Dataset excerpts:
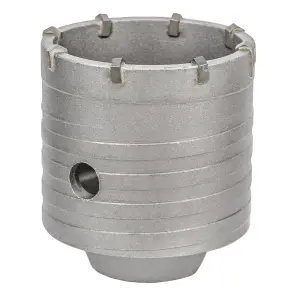 Коронка по бетону Ø65×70мм 8 зубців (тубус) SIGMA (1513071) №1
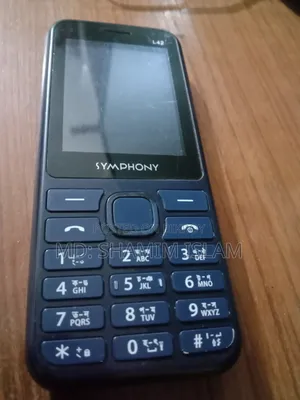Symphony L42 Black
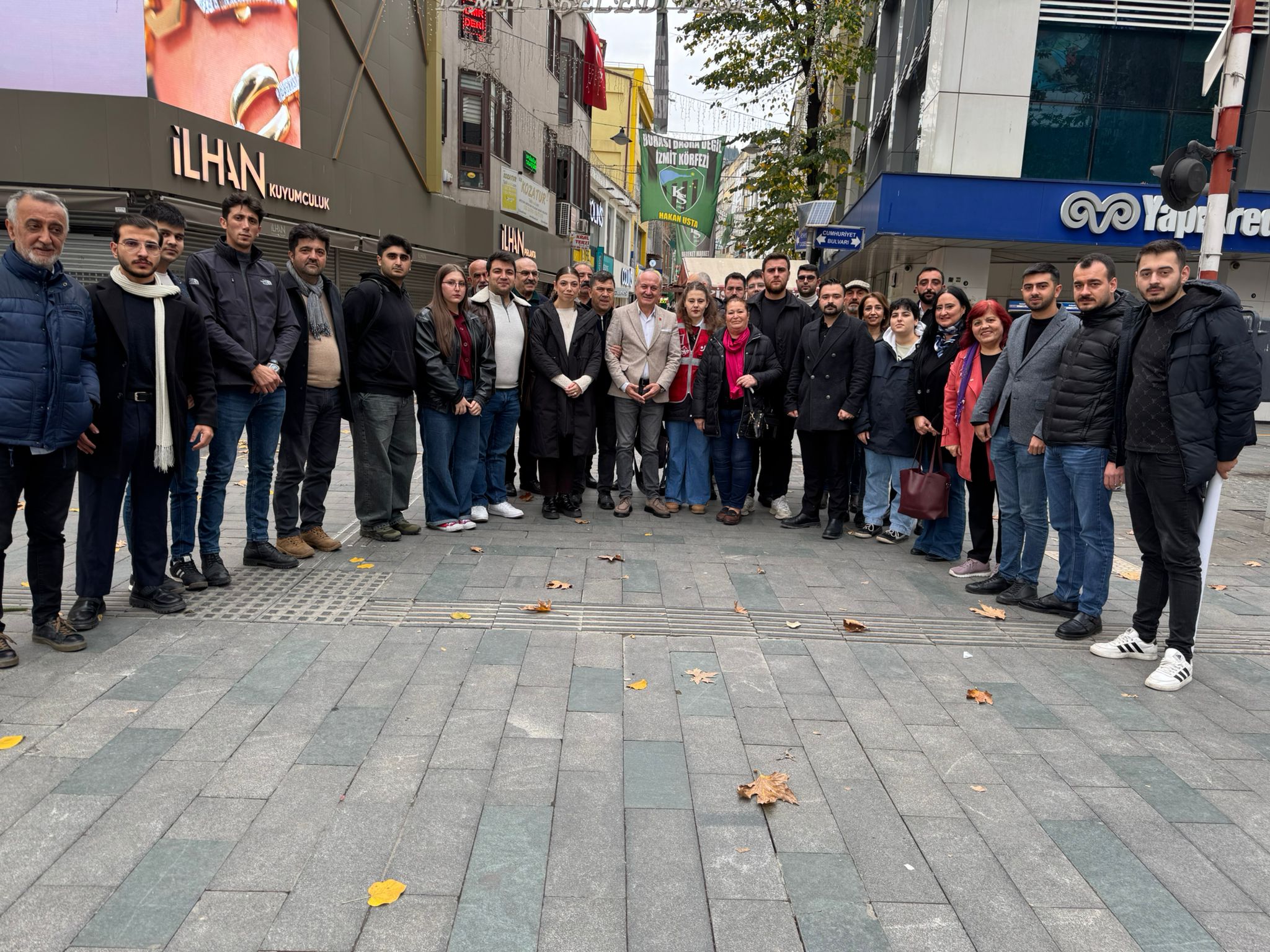 Chp Kocaeli Gençlik Kolları’ndan Mesem Tepkisi “Çocuklar Atölyelerde Değil Okullarda Olmalı” (2)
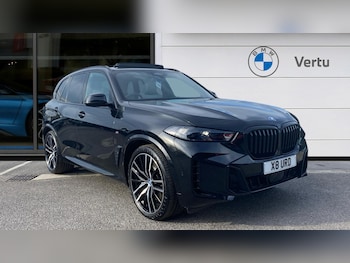 BMW X5 feature image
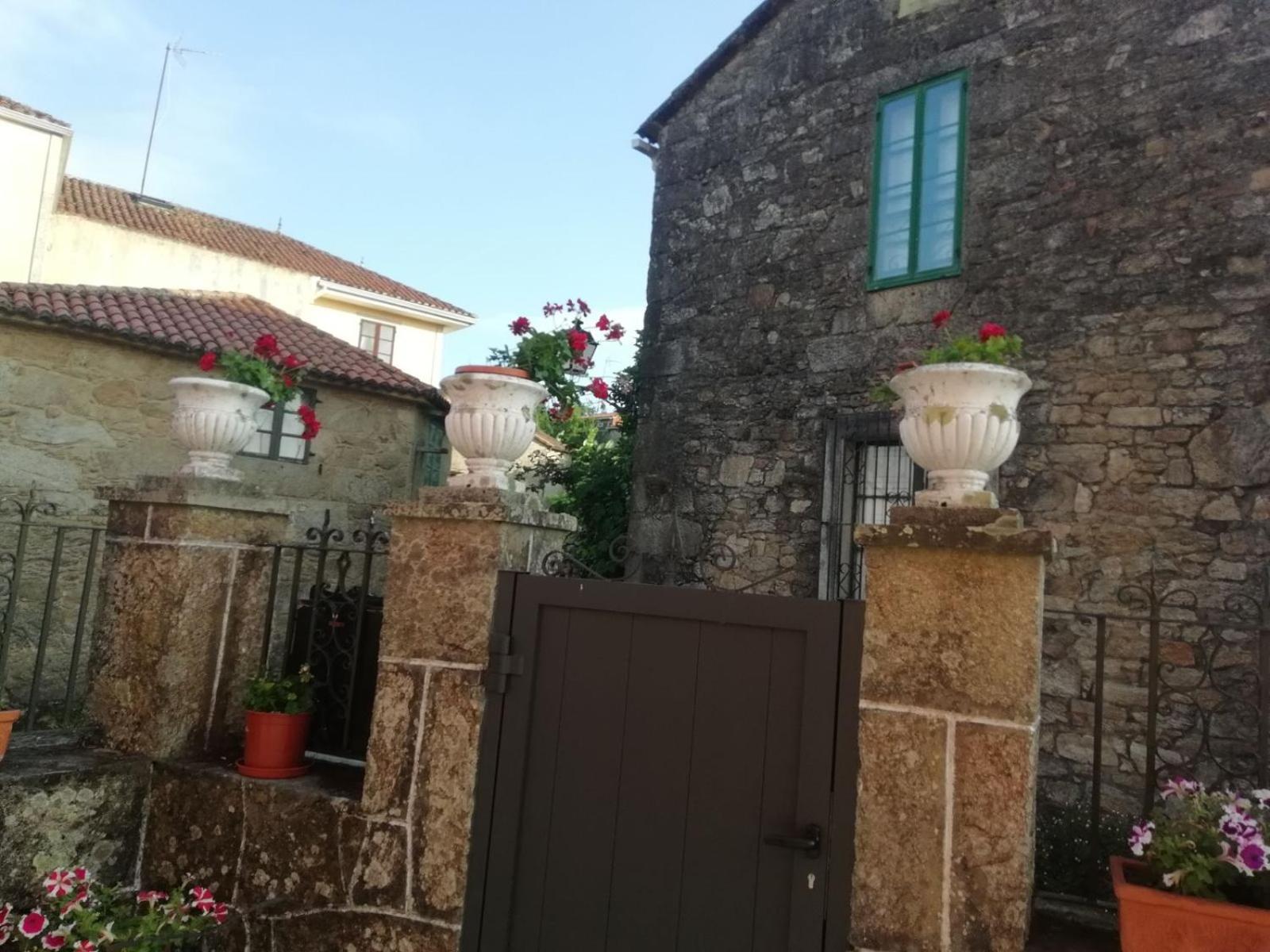 Hostal Boavista Costoia Bagian luar foto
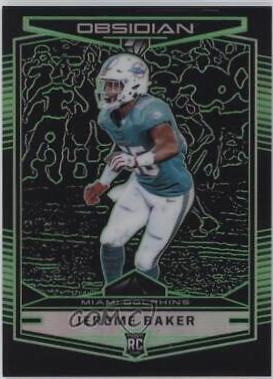Jerome Baker [Green] #181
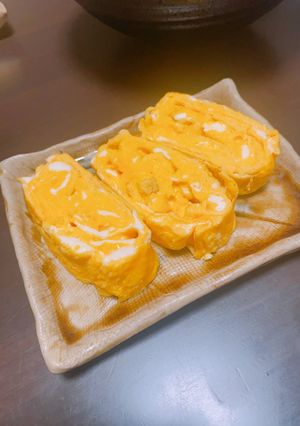 カンタンだし巻きたまご-レシピのメイン写真
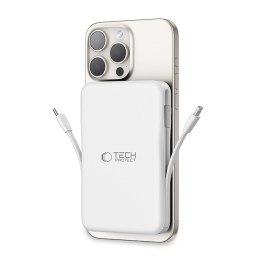 TECH-PROTECT PB31 LIFEMAG MAGSAFE POWER BANK 10000MAH WHITE Tech-Protect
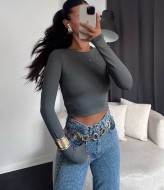 Лонг с открытой спиной EVD-365A230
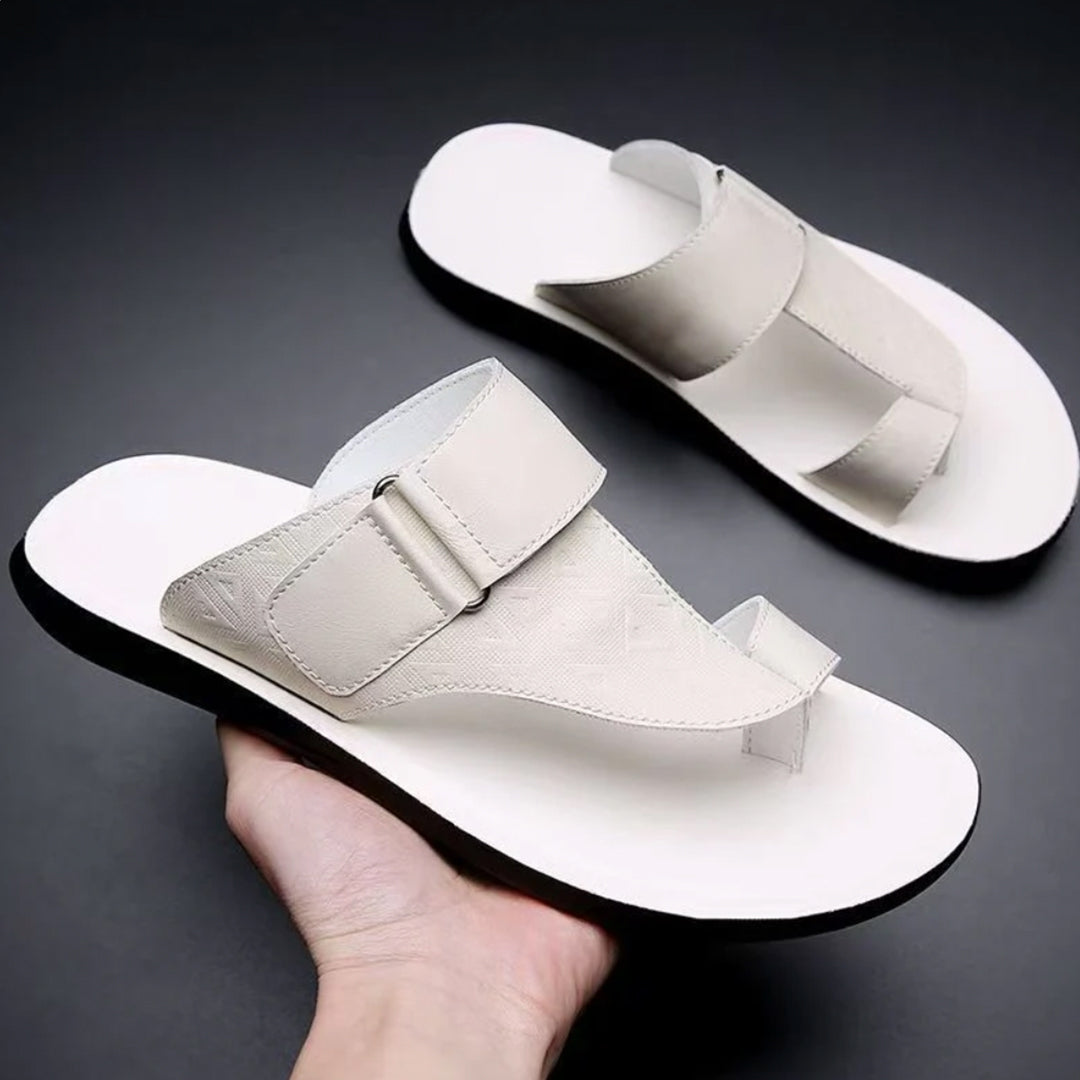 Velmere Leather Sandals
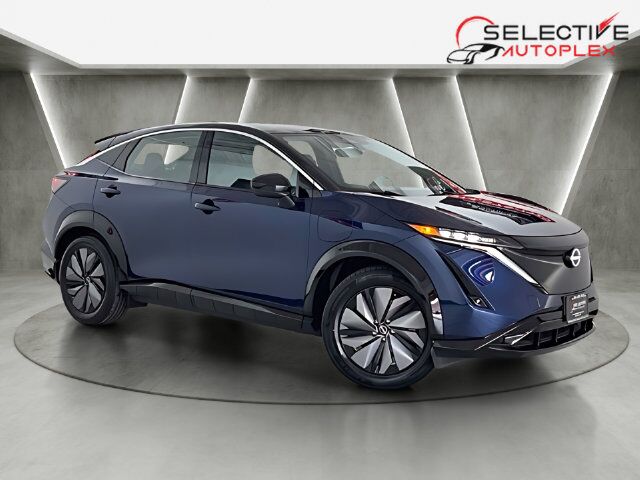 2024 Nissan Ariya ENGAGE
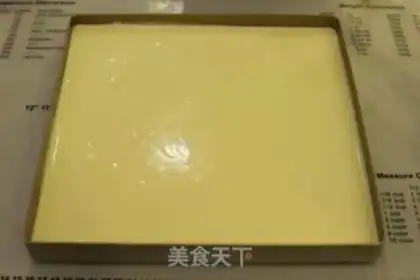 Make Red velvet step 9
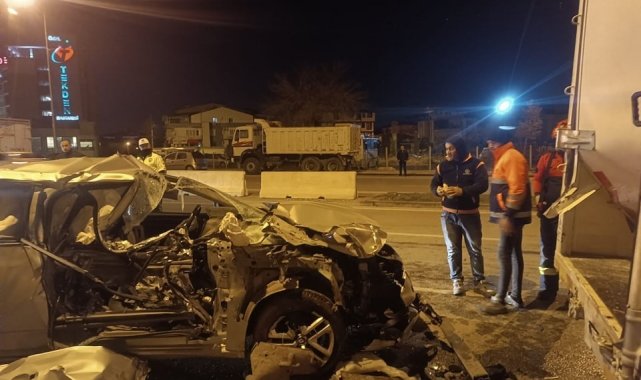 Büşra'yı ölüme terk eden sürücü tutuklandı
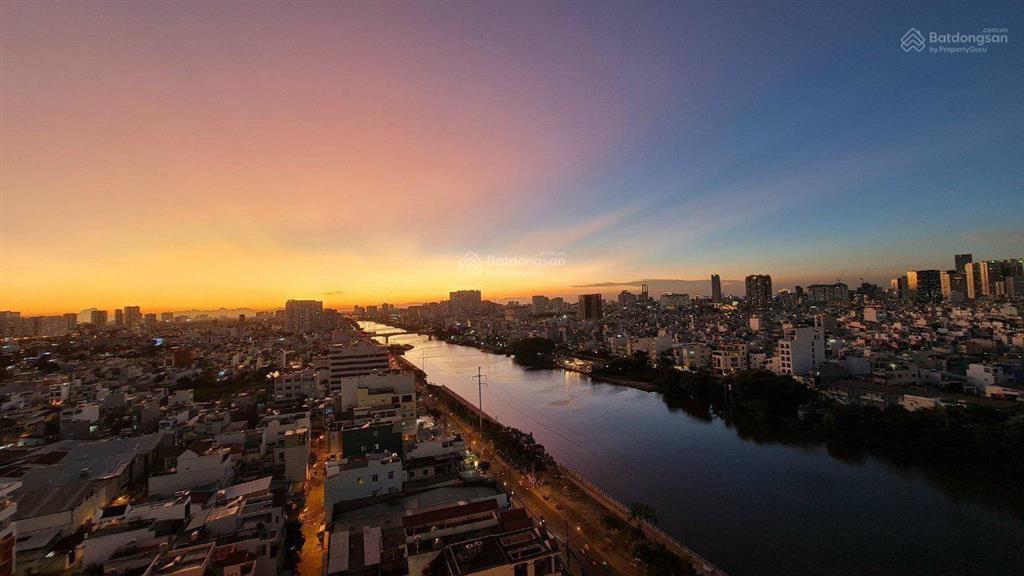 Cho thuê căn hộ chung cư quốc cường gia lai quận 7 dt 131m2 có 3pn căn góc, view đẹp full nt 14tr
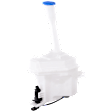 Washer Reservoir, With Pump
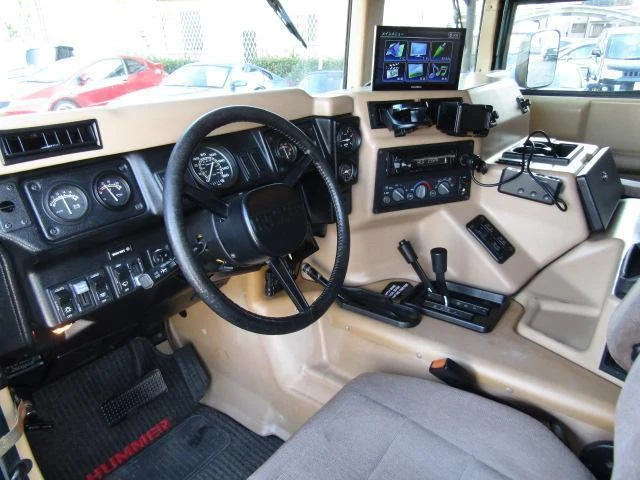 Hummer H1 21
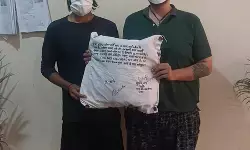नोएडा पुलिस की बड़ी स्ट्राइक: ड्रग तस्करी के बड़े रैकेट का खुलासा, 2 गिरफ्तार; एनसीआर के कॉलेजों में सप्लाई होते थे नशीले पदार्थ नोएडा पुलिस की बड़ी स्ट्राइक: ड्रग तस्करी के बड़े रैकेट का खुलासा, 2 गिरफ्तार; एनसीआर के कॉलेजों में सप्लाई होते थे नशीले पदार्थ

*Directions for this task*: Beginning with the line where "カンタンだし巻きたまご-レシピのメイン写真" appears, transcribe the records above word for word through their last line, and include no pictures.

*Response below*:
 カンタンだし巻きたまご-レシピのメイン写真
 TECH-PROTECT PB31 LIFEMAG MAGSAFE POWER BANK 10000MAH WHITE Tech-Protect
 Лонг с открытой спиной EVD-365A230
 Velmere Leather Sandals
 2024 Nissan Ariya ENGAGE
 Make Red velvet step 9
 Büşra'yı ölüme terk eden sürücü tutuklandı
 Cho thuê căn hộ chung cư quốc cường gia lai quận 7 dt 131m2 có 3pn căn góc, view đẹp full nt 14tr
 Washer Reservoir, With Pump
 Hummer H1 21
नोएडा पुलिस की बड़ी स्ट्राइक: ड्रग तस्करी के बड़े रैकेट का खुलासा, 2 गिरफ्तार; एनसीआर के कॉलेजों में सप्लाई होते थे नशीले पदार्थ नोएडा पुलिस की बड़ी स्ट्राइक: ड्रग तस्करी के बड़े रैकेट का खुलासा, 2 गिरफ्तार; एनसीआर के कॉलेजों में सप्लाई होते थे नशीले पदार्थ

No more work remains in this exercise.